■ **TO DO**
A – Please reproduce the stretch of the Olive Diefenbaker biography from "She met her" through "in Roland, Manitoba.".
B – According to the Olive Diefenbaker biography, why did she grow up moving around the Canadian Prairies? Answer in one to three sentences.
C – In the Olive Diefenbaker biography, what subject did she teach at the Guelph Collegiate Vocational Institute?

Canadian political spouse (1902–1976)

Olive Evangeline Diefenbaker ( Freeman; April 14, 1902 – December 22, 1976) was the second wife of John Diefenbaker, the 13th Prime Minister of Canada. Diefenbaker proposed to her in Paddockwood, Saskatchewan, while she was a school teacher, and they were married on December 8, 1953. They had no children together, but they raised a daughter from her previous marriage to Toronto solicitor Harry Palmer, who died less than three years after the birth of the child. On her husband's death in 1979, her remains, buried in 1976 in Ottawa, were reburied in Saskatoon in 1979.

== Life ==
Olive was born to two Nova Scotian parents. Her father was a Baptist Minister from Canning, Nova Scotia. Due to her father's occupation she grew up moving around the Canadian Prairies. Olive first met her second husband John Diefenbaker in Saskatoon, Saskatchewan at a church where her father was working. John had just gotten back from fighting in World War I and was studying law at this time.

She attended McMaster University and the Ontario College of Education and in 1933 she started her career as a high school teacher. She taught French at the Guelph Collegiate Vocational Institute in Ontario. She wore a steel back brace due to several slipped disks.

She met her first husband Harry Palmer during 1933. He was a Toronto barrister and lawyer. He later died in 1936 after three years of marriage and one child. During her marriage to Harry, she stepped away from her profession but after his untimely death she started a new career as the director of child guidance for the Ontario Department of Education. Olive reunited with John Diefenbaker in 1951 and they married in 1953 in Toronto. Diefenbaker's first wife, Edna Brower, had died in 1951. Olive Freeman was born in 1902 in Roland, Manitoba.

■ **EXTRACTED MATERIAL**
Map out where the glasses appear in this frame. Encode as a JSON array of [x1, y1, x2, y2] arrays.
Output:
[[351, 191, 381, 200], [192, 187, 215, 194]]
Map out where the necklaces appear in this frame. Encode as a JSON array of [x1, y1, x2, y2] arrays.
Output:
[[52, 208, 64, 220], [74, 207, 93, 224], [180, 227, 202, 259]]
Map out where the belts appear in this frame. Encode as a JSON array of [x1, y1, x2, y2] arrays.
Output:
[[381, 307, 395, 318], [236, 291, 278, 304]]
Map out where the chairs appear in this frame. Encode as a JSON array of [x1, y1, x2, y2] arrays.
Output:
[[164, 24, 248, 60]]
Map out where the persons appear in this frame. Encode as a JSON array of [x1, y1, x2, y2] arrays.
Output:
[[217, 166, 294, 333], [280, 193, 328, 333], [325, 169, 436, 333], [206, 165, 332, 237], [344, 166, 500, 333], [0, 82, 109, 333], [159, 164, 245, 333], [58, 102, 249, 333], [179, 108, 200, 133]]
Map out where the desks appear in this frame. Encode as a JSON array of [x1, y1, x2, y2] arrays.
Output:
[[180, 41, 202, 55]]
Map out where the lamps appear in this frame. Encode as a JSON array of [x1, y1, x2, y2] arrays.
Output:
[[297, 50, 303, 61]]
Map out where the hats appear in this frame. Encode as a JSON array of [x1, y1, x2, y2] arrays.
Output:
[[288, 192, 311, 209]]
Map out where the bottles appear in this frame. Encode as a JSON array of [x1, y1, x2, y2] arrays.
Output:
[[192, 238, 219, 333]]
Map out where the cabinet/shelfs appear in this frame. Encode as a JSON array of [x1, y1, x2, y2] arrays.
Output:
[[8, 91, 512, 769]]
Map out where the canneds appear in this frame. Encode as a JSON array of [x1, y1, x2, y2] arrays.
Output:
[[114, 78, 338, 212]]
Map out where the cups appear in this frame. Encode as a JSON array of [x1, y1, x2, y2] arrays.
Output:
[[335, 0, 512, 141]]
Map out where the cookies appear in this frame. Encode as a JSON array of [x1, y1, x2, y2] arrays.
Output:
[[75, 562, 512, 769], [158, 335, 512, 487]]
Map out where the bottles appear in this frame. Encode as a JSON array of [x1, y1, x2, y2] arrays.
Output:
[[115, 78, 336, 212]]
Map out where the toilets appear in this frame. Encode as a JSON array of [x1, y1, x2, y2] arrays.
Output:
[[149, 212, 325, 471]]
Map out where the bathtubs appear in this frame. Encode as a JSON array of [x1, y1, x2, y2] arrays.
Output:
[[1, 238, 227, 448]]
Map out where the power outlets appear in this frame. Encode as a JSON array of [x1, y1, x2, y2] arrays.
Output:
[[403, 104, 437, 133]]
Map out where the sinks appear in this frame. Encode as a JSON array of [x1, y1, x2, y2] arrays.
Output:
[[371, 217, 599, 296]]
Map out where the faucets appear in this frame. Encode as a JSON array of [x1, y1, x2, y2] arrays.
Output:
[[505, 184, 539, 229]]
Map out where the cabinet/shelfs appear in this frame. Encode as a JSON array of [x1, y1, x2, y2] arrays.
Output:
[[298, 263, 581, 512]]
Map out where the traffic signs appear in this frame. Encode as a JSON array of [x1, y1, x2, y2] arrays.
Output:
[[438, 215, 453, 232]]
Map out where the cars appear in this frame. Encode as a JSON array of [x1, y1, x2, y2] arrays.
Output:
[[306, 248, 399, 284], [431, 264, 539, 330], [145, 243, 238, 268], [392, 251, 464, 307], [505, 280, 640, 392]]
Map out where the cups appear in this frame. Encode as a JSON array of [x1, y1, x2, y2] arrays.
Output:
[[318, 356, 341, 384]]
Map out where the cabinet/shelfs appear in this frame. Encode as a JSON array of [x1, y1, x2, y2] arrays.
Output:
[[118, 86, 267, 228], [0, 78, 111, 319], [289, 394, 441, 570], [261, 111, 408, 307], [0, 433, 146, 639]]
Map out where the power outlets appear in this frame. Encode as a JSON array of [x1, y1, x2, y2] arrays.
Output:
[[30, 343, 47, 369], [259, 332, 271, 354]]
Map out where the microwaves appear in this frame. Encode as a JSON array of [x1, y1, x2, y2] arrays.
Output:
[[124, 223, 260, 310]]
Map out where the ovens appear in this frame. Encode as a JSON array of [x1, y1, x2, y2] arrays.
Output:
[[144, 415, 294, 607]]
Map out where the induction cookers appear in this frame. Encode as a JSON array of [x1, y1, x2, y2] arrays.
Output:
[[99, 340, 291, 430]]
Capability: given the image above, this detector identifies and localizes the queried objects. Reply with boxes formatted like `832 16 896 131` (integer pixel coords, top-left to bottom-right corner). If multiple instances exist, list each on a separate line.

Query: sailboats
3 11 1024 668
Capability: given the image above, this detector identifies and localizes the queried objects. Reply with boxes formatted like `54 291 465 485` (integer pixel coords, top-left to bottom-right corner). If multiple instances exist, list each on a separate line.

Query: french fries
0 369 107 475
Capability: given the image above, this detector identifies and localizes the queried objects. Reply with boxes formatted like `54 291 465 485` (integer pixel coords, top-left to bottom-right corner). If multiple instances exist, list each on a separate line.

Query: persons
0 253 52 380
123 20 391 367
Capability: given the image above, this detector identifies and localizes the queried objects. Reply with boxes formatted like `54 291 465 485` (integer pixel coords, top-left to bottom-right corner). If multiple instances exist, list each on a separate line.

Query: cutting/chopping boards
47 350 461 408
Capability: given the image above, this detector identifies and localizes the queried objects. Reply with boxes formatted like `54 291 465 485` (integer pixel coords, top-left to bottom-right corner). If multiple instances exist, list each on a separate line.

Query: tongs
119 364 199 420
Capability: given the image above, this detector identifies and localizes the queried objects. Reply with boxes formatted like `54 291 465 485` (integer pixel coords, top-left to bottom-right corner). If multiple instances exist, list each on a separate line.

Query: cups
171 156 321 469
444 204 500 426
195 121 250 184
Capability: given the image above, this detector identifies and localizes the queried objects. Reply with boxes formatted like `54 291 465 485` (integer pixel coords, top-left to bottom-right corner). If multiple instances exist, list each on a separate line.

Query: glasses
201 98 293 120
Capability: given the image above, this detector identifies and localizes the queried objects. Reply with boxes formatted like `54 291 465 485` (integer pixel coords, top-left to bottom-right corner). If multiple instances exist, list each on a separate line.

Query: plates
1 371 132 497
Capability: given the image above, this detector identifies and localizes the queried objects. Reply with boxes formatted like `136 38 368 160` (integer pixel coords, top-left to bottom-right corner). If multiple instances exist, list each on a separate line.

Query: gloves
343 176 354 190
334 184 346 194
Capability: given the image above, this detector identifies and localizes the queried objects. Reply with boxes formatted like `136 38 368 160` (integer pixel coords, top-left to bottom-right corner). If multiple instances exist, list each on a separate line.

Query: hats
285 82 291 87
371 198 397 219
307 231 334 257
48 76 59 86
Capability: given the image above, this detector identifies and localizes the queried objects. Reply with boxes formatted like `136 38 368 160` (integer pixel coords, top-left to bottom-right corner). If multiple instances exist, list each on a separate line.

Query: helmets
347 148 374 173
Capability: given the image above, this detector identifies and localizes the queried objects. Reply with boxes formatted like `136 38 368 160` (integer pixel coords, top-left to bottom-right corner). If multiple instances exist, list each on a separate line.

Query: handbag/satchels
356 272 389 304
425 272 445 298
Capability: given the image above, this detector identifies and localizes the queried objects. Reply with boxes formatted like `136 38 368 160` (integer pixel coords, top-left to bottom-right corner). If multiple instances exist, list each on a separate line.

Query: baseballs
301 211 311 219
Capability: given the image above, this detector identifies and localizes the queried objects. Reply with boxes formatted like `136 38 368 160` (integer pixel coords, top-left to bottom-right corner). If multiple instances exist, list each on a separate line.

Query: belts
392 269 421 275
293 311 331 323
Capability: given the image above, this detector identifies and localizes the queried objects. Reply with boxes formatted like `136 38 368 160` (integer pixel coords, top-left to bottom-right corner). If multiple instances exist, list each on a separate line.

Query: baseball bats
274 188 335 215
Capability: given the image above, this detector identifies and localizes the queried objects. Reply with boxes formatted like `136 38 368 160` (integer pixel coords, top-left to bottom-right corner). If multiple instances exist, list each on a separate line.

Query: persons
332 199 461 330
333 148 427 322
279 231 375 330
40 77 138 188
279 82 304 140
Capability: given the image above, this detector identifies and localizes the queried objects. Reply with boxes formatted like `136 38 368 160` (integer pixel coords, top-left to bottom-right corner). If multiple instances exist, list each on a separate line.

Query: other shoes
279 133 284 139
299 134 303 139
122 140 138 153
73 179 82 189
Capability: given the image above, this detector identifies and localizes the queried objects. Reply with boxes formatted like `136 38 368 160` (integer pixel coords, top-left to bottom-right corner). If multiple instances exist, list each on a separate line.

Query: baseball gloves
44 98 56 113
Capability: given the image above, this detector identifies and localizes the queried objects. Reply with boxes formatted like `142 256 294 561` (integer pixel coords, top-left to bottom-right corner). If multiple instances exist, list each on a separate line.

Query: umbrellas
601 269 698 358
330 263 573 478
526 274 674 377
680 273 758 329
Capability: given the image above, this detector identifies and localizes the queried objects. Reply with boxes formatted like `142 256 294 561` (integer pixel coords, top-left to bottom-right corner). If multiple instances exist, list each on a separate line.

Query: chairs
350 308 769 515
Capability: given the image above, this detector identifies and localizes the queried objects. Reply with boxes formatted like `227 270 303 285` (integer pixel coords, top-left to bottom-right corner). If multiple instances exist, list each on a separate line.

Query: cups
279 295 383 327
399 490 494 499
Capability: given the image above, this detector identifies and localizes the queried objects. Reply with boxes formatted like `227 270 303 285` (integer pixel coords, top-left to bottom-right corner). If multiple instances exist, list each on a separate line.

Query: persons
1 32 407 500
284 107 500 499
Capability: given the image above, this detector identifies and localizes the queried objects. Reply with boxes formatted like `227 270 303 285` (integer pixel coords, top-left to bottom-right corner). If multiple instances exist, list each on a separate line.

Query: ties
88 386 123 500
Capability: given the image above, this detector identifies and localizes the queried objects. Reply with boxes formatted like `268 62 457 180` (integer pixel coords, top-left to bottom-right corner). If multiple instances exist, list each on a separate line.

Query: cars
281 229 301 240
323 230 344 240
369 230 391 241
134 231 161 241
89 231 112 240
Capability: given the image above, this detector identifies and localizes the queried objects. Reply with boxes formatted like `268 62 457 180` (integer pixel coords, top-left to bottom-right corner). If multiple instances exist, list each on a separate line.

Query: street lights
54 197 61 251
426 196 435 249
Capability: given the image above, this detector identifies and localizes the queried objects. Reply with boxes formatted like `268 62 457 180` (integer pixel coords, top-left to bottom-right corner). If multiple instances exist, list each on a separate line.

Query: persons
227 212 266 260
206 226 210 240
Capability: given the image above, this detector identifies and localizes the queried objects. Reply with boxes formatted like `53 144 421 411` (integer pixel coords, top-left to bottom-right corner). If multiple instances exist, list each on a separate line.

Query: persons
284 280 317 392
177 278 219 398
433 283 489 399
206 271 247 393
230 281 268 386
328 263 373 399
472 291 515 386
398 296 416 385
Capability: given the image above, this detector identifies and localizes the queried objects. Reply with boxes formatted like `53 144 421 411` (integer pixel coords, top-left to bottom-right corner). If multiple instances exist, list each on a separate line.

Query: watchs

■ **PROBLEM SOLUTIONS**
A –
She met her first husband Harry Palmer during 1933. He was a Toronto barrister and lawyer. He later died in 1936 after three years of marriage and one child. During her marriage to Harry, she stepped away from her profession but after his untimely death she started a new career as the director of child guidance for the Ontario Department of Education. Olive reunited with John Diefenbaker in 1951 and they married in 1953 in Toronto. Diefenbaker's first wife, Edna Brower, had died in 1951. Olive Freeman was born in 1902 in Roland, Manitoba.

B – She grew up moving around the Canadian Prairies because of her father's occupation. He was a Baptist minister from Canning, Nova Scotia.

C – French.